Regulation Update

Government-borne STLG for Vehicles Extended, The Main Focus is For LCGC

Wednesday, 09 February 2022

Government-borne STLG for Vehicles Extended, The Main Focus is For LCGC

The government has extended the government-borne Sales Tax on Luxury Goods (STLG) facility for car purchases, which previously expired on 31 December 2021, until the tax period of September 2022.

Although it has been extended, the government has changed the object of the facilities which are now focused on low-cost and environmentally-friendly vehicles or Low-Cost Green Cars (LCGC).

This provision is contained in the Minister of Finance Regulation Number 5/PMK.010/22, which came into effect on 2 February 2022 and at the same time revoked the previous government-borne STLG provisions, namely PMK Number 31/PMK.010/2021 which was amended by PMK Number120/PMK.010/2021.

Based on the regulation, apart from referring to passenger capacity and cylinder contents, the provision of a government-borne STLG facility must also meet other criteria. Several additional criteria that were not included in the previous regulation were aspects of CO2 emission levels and fuel consumption.

Government-borne STLG For LCGC

Based on the criteria above, the government divides the provision of facilities into two types of vehicles.

The first type, for energy-efficient and affordable cars, aka LCGC, with the following criteria.

Number

Type of Vehicles 

Criteria

1

Spark Ignition Engine

  • Minimum fuel consumption of 20km/liter
  • Has a maximum CO2 emission level of 120 g/km (For a maximum cylinder capacity of 1,200 ccs)

2

Compression-Ignition Engine (diesel/semi-diesel)

  • Minimum fuel consumption of 21.8 km/liter, or
  • Has a maximum CO2 emission level of 120 g/km (For a maximum cylinder capacity of 1,500 ccs)    

The number of facilities provided will be layered for nine months, from the tax period of January to September 2022. The details are as follows:

  • In the January-March 2022 tax period, the amount of the incentive will be 100% of the value of STLG payable.
  • In the April-June 2022 tax period, incentives will be given at 662/3% of the STLG payable.
  • In the July-September 2022 tax period, the incentives provided are 331/3% of the STLG payable.

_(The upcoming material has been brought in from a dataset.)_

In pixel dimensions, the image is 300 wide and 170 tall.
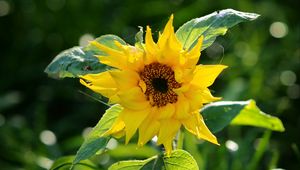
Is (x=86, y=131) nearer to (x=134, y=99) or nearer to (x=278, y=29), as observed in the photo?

Government-Borne STLG for Non-LCGC

Meanwhile, the second type of vehicle that also received incentives are those with a passenger capacity of under 10 people and a maximum cylinder capacity of 1,500 ccs with the following specific criteria:

Number

Type of Vehicles

Criteria

1

Spark Ignition Engine

  • Fuel consumption above 15.5 km/liter, or
  • Has a CO2 emission level below 150 gr/km   

2

Compression-Ignition Engine (diesel/semi-diesel)

  • Fuel consumption above 17.5 km/liter, or
  • Has a CO2 emission level below 150 gr/km    

This type of vehicle previously has been included in the recipient of the facility. However, this time the incentive is only valid for three months, starting from the January-March 2022 tax period with an incentive amount of 50% of the STLG payable.

Other Criteria

To be able to get a government-borne STLG facility, both types of vehicles must meet several criteria, such as:

  1. The level of local components is at least 80% of the total components.
  2. The amount of the selling price (on the road price) with the following conditions:
  •  For types of environmentally friendly and low-cost vehicles, a maximum of IDR 200 million
  • For this type of vehicle with a passenger capacity of 10 people and a maximum cylinder capacity of 1,500 ccs, it is worth between IDR 200 million - IDR 250 million.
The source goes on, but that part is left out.